L'évaluation est le deuxième enjeu du titre VI. La création, en 2006, de l'Agence d'évaluation de la recherche et de l'enseignement supérieur (AERES), a lancé notre pays sur la voie de l'évaluation indépendante. Lors des Assises, plusieurs voix se sont élevées pour demander qu'on améliore le dispositif actuel. À cette fin, le texte propose de créer un Haut conseil de l'évaluation de la recherche et de l'enseignement supérieur, dont la mission ne sera pas tant d'évaluer directement, même s'il pourra le faire ponctuellement, mais de garantir la qualité de l'évaluation et de l'auto-évaluation des organismes. Il sera régi par un conseil d'administration assisté d'un conseil d'orientation scientifique. Par amendement, je vous proposerai de lui donner le nom de Haute autorité, de clarifier l'article 49 qui définit ses missions et de faire du conseil d'orientation scientifique un comité d'orientation scientifique.

L'article 55 porte sur les activités de transfert. Tout chercheur qui aura fait une découverte dans le cadre d'un projet financé par des fonds publics devra la déclarer auprès de l'organisme employeur. Ensuite, au lieu de se perdre dans les laboratoires, les inventions devront remonter vers la direction des organismes et être sanctionnées par un brevet, première étape du transfert. L'employeur les valorisera d'abord auprès des PME de l'Union européenne. Je soutiendrai un amendement visant à faciliter le transfert en instaurant un mandataire unique quand le brevet peut avoir plusieurs propriétaires publics, ce qui arrive dans les unités mixtes.

Le transfert est essentiel pour que la recherche serve la compétitivité et aide notre économie à trouver sa place dans la compétition mondiale. Répéter que l'innovation est la clé de l'avenir ne suffit pas. Il faut passer de l'incantation à la réalité. C'est pourquoi le transfert doit devenir une des missions essentielles de l'enseignement supérieur et de la recherche.

Ainsi, le titre VI du projet de loi rend toute sa place à l'articulation entre recherche fondamentale ou technologique, et développement économique.
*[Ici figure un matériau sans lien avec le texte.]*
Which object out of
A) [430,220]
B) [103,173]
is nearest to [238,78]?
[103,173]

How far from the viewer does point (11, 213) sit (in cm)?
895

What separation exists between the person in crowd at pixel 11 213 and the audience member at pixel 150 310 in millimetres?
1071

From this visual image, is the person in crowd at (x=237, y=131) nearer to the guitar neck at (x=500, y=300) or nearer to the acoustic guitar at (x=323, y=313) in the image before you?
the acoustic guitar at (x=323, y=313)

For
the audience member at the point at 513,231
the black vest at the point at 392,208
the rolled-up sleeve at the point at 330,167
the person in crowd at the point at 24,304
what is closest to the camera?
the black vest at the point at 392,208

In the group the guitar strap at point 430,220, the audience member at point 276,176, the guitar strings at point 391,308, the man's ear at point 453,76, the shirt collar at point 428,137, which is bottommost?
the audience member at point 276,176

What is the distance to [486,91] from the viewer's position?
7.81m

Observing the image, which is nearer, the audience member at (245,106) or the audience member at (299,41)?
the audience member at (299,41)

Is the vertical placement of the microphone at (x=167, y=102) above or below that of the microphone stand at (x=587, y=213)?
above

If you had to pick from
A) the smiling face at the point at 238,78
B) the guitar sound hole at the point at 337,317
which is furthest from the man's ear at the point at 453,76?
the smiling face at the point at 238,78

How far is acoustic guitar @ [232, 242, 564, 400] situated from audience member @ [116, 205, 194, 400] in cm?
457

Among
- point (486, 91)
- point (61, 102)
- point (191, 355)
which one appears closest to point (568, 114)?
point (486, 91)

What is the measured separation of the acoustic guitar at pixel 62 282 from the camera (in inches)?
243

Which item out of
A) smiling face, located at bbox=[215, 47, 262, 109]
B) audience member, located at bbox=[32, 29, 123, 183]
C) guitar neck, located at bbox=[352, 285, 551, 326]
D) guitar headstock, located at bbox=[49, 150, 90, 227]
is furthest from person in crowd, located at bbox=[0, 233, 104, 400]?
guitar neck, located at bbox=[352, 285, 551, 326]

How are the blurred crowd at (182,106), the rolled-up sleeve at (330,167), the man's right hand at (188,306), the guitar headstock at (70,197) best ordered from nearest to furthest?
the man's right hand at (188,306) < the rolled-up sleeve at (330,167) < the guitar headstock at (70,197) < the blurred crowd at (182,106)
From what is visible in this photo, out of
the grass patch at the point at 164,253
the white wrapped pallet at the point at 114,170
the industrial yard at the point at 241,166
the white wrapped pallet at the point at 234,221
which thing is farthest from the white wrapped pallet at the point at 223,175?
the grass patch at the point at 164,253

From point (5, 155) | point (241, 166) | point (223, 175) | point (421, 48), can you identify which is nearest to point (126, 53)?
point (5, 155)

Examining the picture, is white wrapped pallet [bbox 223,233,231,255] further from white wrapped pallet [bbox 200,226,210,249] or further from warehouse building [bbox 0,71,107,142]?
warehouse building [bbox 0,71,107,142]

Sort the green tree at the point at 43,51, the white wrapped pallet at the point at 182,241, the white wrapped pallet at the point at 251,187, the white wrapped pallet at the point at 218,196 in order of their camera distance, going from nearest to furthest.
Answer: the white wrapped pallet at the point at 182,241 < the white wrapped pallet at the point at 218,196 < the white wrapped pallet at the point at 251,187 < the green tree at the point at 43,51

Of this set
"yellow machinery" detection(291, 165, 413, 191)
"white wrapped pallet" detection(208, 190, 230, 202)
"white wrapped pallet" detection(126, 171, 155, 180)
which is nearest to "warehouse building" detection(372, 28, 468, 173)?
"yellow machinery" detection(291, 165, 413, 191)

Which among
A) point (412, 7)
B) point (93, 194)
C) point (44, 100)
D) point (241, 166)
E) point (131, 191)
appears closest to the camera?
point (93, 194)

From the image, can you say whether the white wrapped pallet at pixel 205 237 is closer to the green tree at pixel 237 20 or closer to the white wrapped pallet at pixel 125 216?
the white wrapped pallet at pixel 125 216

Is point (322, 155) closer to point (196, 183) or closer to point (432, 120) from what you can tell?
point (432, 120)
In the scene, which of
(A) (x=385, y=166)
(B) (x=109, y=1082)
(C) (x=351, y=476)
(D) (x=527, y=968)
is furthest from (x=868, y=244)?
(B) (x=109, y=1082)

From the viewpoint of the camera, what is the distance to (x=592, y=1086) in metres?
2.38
Il installe durablement dans notre pays, en réglant les problèmes que posait l'AERES, l'évaluation indépendante, indispensable pour faire reconnaître nos travaux à l'international. Enfin, il fait du transfert une mission clé de l'enseignement supérieur et de la recherche. Pour toutes ces raisons, je vous propose d'émettre un avis favorable à son adoption.